If you are experiencing repeated episodes of hypoglycemia, you should see your healthcare provider to find out why they occur and whether you need to take additional steps to prevent or manage these attacks.

generalize

Hypoglycemia is less common in people without diabetes, but can be just as severe when it occurs. When you have symptoms of low blood sugar, follow the 15-15 rule to gradually bring your blood sugar back up. If it happens frequently, consult your healthcare provider.

VigorTip words

If you’re concerned about low blood sugar, it may be time to make some changes. You can manage non-diabetic hypoglycemia by making changes to your diet, including eating foods that can help keep your blood sugar levels within a normal, healthy range. If you do experience low blood sugar, you can follow the 15-15 rule for a quick fix. Talk to your healthcare provider to better understand why this is happening and whether you should take extra steps to stay healthy.
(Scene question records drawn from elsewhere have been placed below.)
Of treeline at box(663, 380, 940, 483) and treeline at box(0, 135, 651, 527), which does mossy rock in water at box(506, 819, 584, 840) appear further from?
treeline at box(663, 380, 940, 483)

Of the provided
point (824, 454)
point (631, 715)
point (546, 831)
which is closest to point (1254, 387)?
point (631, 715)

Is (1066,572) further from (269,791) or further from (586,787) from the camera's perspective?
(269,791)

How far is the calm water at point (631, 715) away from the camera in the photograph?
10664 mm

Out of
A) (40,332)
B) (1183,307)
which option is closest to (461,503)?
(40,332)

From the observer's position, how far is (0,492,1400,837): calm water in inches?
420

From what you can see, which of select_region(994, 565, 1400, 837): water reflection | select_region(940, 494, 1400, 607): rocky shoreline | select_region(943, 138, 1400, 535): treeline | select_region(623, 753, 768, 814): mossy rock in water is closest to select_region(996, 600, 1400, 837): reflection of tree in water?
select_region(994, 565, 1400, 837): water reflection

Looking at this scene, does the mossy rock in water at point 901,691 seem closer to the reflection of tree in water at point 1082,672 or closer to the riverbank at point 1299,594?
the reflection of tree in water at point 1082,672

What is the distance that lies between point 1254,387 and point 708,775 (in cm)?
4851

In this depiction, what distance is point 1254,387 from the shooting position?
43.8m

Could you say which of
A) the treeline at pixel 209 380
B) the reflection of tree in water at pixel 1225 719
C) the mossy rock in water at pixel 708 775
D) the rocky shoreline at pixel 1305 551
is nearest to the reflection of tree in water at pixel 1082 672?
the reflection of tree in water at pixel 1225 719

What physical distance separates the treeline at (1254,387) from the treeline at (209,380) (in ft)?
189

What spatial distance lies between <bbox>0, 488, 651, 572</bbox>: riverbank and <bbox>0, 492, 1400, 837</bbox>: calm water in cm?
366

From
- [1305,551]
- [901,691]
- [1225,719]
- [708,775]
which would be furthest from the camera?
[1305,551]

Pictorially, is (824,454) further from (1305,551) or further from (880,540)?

Frequently Asked Questions

  • What is a low glycemic diet?

    A low-glycemic diet is a personalized diet designed to help control blood sugar levels. Everyone has different nutritional needs, so the foods you include in your diet will vary from person to person. In many cases, however, certain foods and beverages are reduced or avoided on a low-glycemic diet; these may include sugar-rich foods, alcohol, caffeine, and tobacco.

    understand more:

    What is a low glycemic diet?

  • What causes low blood sugar?

    In people with diabetes, low blood sugar (low blood sugar) can be caused by lack of carbohydrates, not eating, incorrect medication dosing, not adhering to medication schedules, alcohol consumption, weight loss, and kidney disease.

    In people without diabetes, certain medications, excessive alcohol intake, hormonal deficiencies, insulin autoimmune syndrome, excess insulin secretion, kidney disease, severe hepatitis, etc. may cause hypoglycemia.

    understand more:

    Causes and Risk Factors of Hypoglycemia

  • What is a reactive hypoglycemic diet?

    A reactive hypoglycemic diet is one way to help prevent an episode of reactive hypoglycemia, or a drop in blood sugar levels after eating. This diet encourages eating smaller, more frequent, balanced meals with a variety of foods including protein, whole-grain carbohydrates, fruits, vegetables, dairy, and fiber. It also recommends limiting sugar-rich foods or processed simple carbohydrates.